### TEXTE PRÉSENTÉ

= = = =

Tintin for ever

A la fin de l’année dernière, les éditions Hachette ont publié coup sur coup deux ouvrages sur Tintin qui, malgré des méthodes, des objectifs et des ambitions totalement distinctes, permettent de jeter un regard croisé sur l’œuvre d’Hergé.

De l’un, on note l’approche très littéraire, de l’autre on retiendra un style léger qui cache une érudition monumentale. Dans tous les cas, la saga de Tintin révèle, sous l’analyse brillante de nos deux auteurs, sont incroyable richesse.

= = = =

### DONNÉES FOURNIES
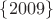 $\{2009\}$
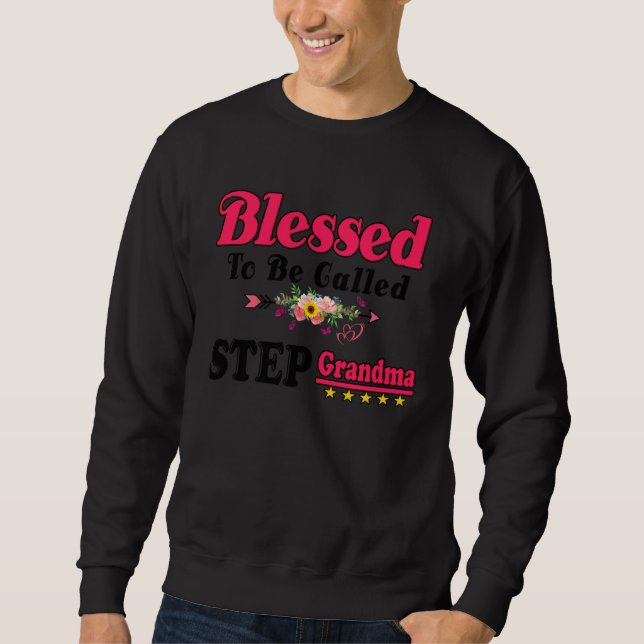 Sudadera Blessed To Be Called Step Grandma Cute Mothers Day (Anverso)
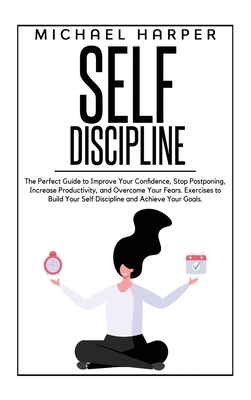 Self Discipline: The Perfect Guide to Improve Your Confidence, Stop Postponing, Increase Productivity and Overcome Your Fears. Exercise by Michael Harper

= = = =

### LISTE DES CONSIGNES
**a.** Citez le passage du texte sur Tintin qui commence par « A la fin de » et se poursuit jusqu’à « sur l’œuvre d’Hergé. ».
**b.** Selon le texte sur Tintin, quelle maison d’édition a publié les deux ouvrages consacrés à Tintin ?
**c.** Reformulez plus brièvement le paragraphe du texte sur Tintin qui commence par « A la fin de l’année dernière ».
Pour répondre, appuyez-vous uniquement sur le texte présenté.

### CORRIGÉS PAR CONSIGNE
**a.**
A la fin de l’année dernière, les éditions Hachette ont publié coup sur coup deux ouvrages sur Tintin qui, malgré des méthodes, des objectifs et des ambitions totalement distinctes, permettent de jeter un regard croisé sur l’œuvre d’Hergé.

**b.** Les éditions Hachette.

**c.** À la fin de l’année dernière, Hachette a publié coup sur coup deux ouvrages sur Tintin. Bien que leurs méthodes, leurs objectifs et leurs ambitions diffèrent totalement, ils offrent un regard croisé sur l’œuvre d’Hergé.